### Data section

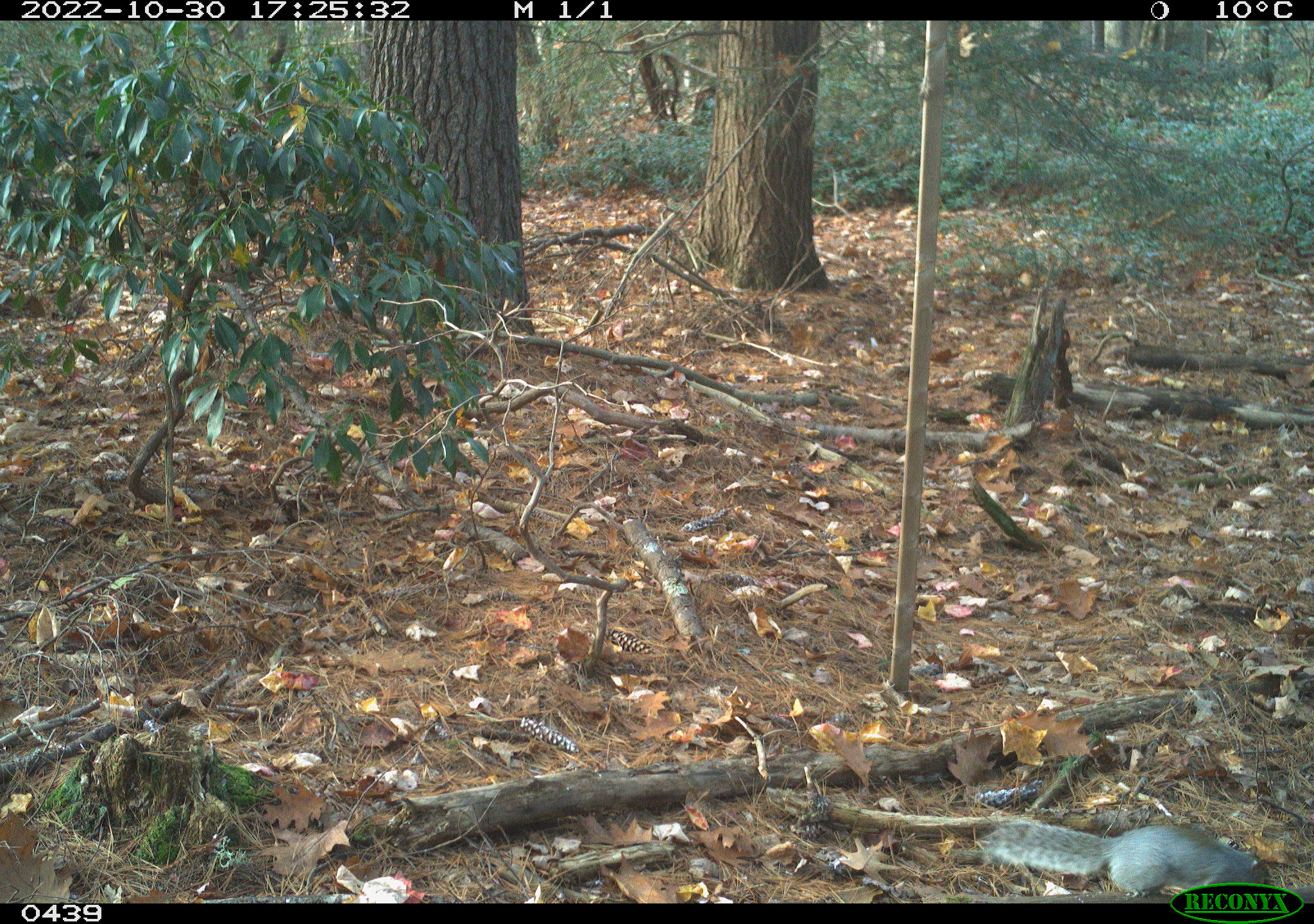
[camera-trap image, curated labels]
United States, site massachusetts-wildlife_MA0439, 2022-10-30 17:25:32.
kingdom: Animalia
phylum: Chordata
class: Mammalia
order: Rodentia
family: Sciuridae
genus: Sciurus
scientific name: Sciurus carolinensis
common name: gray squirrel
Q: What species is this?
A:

######

Exercise instructions:
Every record, word for word, should be given back without its pictures.

Solved problem:
[camera-trap image, curated labels]
United States, site massachusetts-wildlife_MA0439, 2022-10-30 17:25:32.
kingdom: Animalia
phylum: Chordata
class: Mammalia
order: Rodentia
family: Sciuridae
genus: Sciurus
scientific name: Sciurus carolinensis
common name: gray squirrel
Q: What species is this?
A:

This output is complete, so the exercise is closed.